Problem description:
Identify every line in the records that contains the string "presented", matching case exactly, and copy each such line.

--- Begin Provided data ---

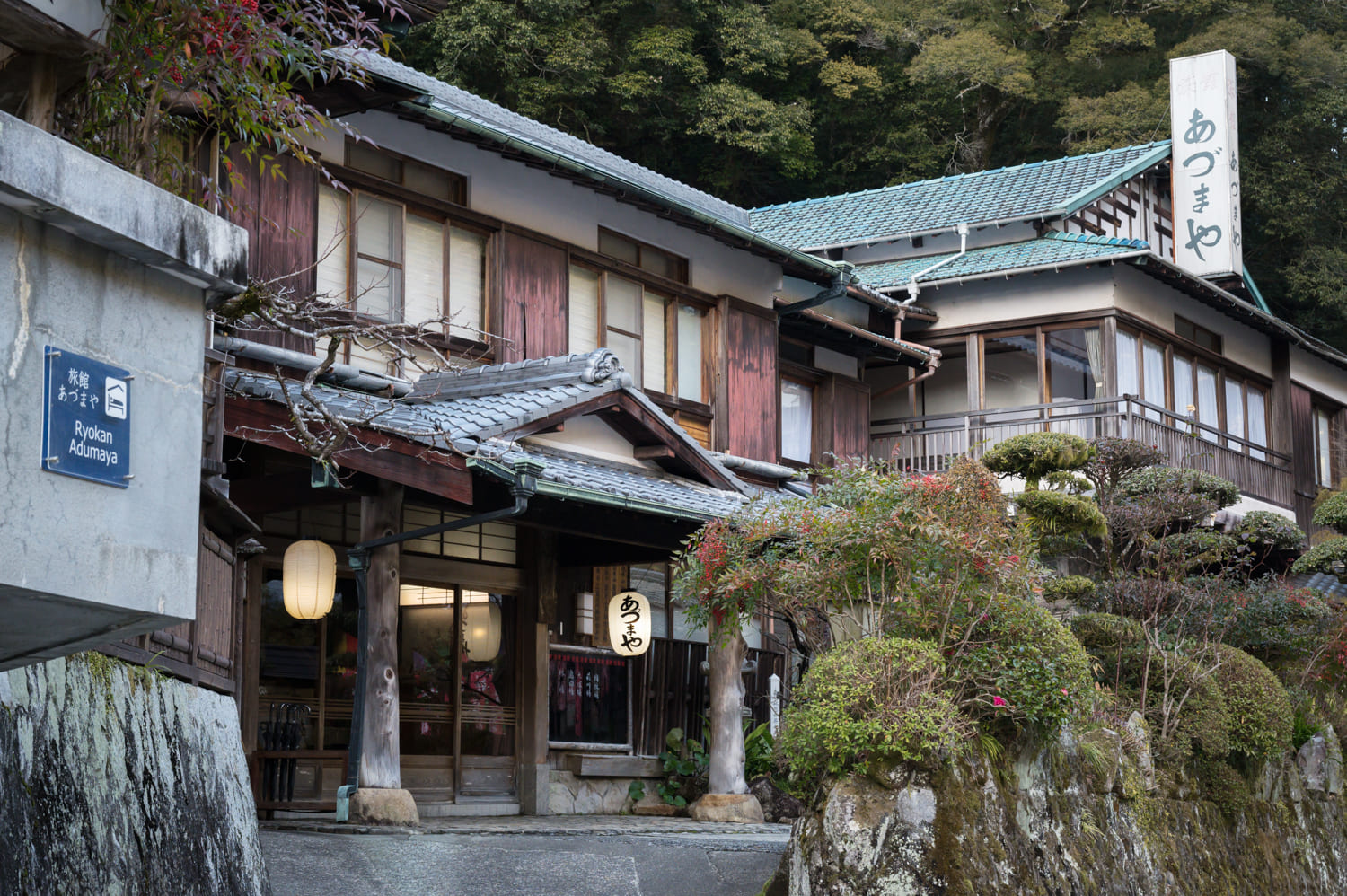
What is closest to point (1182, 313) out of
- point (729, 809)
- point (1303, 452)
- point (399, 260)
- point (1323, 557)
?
point (1303, 452)

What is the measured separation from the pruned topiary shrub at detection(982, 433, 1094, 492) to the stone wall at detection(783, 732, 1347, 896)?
13.8 feet

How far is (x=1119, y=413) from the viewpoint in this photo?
75.4 ft

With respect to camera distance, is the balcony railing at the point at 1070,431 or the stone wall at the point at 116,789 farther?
the balcony railing at the point at 1070,431

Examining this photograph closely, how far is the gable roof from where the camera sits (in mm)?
15281

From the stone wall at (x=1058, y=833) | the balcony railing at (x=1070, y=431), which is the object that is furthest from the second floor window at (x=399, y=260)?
the balcony railing at (x=1070, y=431)

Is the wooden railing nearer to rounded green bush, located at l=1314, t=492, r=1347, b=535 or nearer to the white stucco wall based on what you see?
rounded green bush, located at l=1314, t=492, r=1347, b=535

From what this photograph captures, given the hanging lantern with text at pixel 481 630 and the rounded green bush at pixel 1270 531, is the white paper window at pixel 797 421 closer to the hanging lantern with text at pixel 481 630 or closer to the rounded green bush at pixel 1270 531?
the rounded green bush at pixel 1270 531

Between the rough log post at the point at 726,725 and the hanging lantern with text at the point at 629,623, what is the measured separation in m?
0.94

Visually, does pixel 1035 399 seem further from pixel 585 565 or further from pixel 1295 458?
pixel 585 565

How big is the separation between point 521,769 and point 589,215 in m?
6.64

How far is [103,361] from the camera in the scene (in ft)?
16.6

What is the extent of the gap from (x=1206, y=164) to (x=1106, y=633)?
538 inches

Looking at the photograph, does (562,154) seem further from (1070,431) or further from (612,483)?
(1070,431)

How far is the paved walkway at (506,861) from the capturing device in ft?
33.1
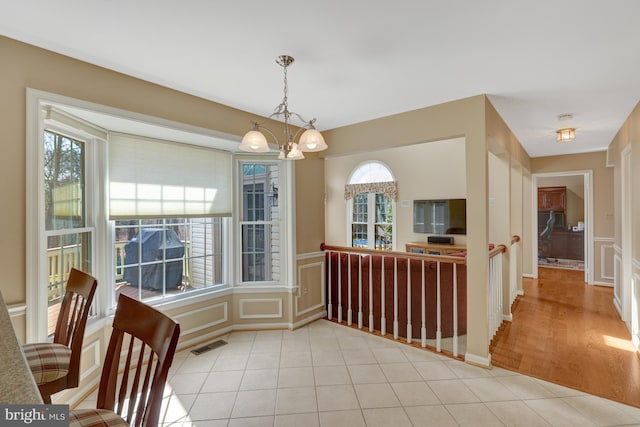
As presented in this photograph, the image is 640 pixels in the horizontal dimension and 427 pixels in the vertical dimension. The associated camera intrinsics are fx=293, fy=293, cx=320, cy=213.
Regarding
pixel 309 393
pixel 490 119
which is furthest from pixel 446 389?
pixel 490 119

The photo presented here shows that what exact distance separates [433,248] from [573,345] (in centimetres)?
271

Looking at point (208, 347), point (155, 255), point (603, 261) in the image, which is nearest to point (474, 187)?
point (208, 347)

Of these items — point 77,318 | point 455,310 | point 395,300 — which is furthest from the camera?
point 395,300

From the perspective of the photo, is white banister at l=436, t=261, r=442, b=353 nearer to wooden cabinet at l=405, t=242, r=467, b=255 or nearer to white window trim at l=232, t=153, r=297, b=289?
white window trim at l=232, t=153, r=297, b=289

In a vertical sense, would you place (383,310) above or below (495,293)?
below

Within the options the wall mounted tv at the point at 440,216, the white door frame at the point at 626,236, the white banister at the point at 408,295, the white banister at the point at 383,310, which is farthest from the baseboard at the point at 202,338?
the white door frame at the point at 626,236

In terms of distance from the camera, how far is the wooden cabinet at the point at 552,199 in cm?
807

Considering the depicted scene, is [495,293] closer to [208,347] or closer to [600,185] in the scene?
[208,347]

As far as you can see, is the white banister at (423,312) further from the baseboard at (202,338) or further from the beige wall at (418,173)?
the beige wall at (418,173)

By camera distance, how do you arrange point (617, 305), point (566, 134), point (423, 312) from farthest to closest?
point (617, 305), point (566, 134), point (423, 312)

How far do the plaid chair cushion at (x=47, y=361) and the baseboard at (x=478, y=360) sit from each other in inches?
118

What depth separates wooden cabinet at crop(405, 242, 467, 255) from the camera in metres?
5.34

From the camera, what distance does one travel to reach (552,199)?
324 inches

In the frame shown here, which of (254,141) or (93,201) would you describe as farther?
(93,201)
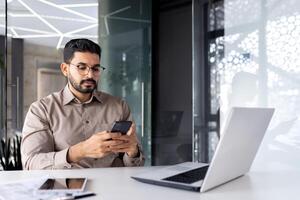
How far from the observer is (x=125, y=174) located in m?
1.15

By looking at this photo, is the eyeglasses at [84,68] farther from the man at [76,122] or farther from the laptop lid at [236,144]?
the laptop lid at [236,144]

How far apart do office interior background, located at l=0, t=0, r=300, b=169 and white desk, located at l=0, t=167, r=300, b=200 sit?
5.85 feet

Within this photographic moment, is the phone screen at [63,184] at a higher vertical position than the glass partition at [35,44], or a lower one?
lower

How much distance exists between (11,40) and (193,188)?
9.24 feet

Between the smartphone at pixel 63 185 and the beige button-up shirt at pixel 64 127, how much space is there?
36 cm

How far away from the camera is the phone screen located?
885mm

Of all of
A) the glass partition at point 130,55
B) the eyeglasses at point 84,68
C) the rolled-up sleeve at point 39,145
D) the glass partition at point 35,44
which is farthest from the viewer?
the glass partition at point 130,55

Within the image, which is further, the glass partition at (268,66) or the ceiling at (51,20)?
the ceiling at (51,20)

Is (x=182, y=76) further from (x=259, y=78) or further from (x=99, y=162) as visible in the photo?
(x=99, y=162)

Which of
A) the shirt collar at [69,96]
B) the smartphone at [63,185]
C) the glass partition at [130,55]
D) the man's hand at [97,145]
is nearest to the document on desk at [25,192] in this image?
the smartphone at [63,185]

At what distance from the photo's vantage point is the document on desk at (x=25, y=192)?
2.63ft

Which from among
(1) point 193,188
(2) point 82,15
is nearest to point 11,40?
(2) point 82,15

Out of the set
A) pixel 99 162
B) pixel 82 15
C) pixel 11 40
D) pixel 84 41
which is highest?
pixel 82 15

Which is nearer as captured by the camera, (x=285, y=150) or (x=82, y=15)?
(x=285, y=150)
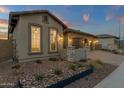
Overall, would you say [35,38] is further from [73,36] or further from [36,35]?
[73,36]

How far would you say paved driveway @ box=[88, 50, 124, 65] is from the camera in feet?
44.9

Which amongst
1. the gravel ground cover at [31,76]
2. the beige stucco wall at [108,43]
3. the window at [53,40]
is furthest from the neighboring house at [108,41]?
the gravel ground cover at [31,76]

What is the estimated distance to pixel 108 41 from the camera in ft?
52.1

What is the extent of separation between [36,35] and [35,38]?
191 millimetres

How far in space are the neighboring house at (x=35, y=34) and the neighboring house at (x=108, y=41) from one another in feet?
9.57

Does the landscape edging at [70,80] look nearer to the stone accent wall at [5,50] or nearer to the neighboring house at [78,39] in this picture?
the neighboring house at [78,39]

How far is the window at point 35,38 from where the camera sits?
444 inches

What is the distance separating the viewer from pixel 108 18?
1415 centimetres

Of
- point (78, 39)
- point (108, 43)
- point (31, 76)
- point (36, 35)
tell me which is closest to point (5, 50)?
point (36, 35)

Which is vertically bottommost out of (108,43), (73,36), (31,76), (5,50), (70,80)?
(70,80)

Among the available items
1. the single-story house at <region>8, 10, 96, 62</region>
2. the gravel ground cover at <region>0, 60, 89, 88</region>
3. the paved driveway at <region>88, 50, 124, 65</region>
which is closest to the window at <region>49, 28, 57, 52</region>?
the single-story house at <region>8, 10, 96, 62</region>

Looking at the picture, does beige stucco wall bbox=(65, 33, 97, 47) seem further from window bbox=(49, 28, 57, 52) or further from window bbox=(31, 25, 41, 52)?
window bbox=(31, 25, 41, 52)
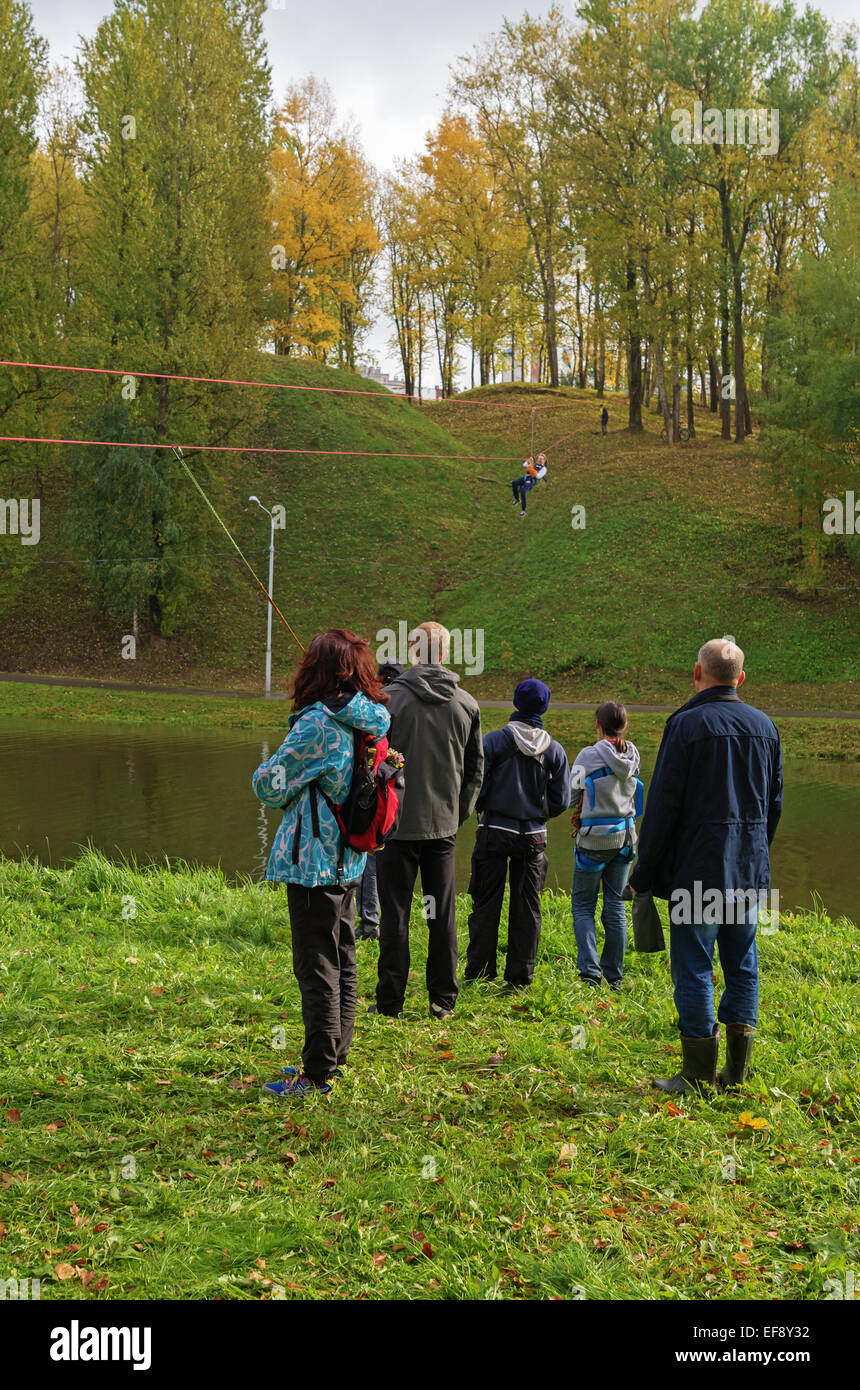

--- End Provided data ---

Written reply:
As presented in this photograph, the image is 640 pixels in the horizontal dimension and 427 pixels in the vertical dimension. The associated camera intrinsics are fx=293, fy=293, cx=320, cy=213.
The photo presented here shows that what exact distance separates [433,248] from [573,345] (in centimetres)?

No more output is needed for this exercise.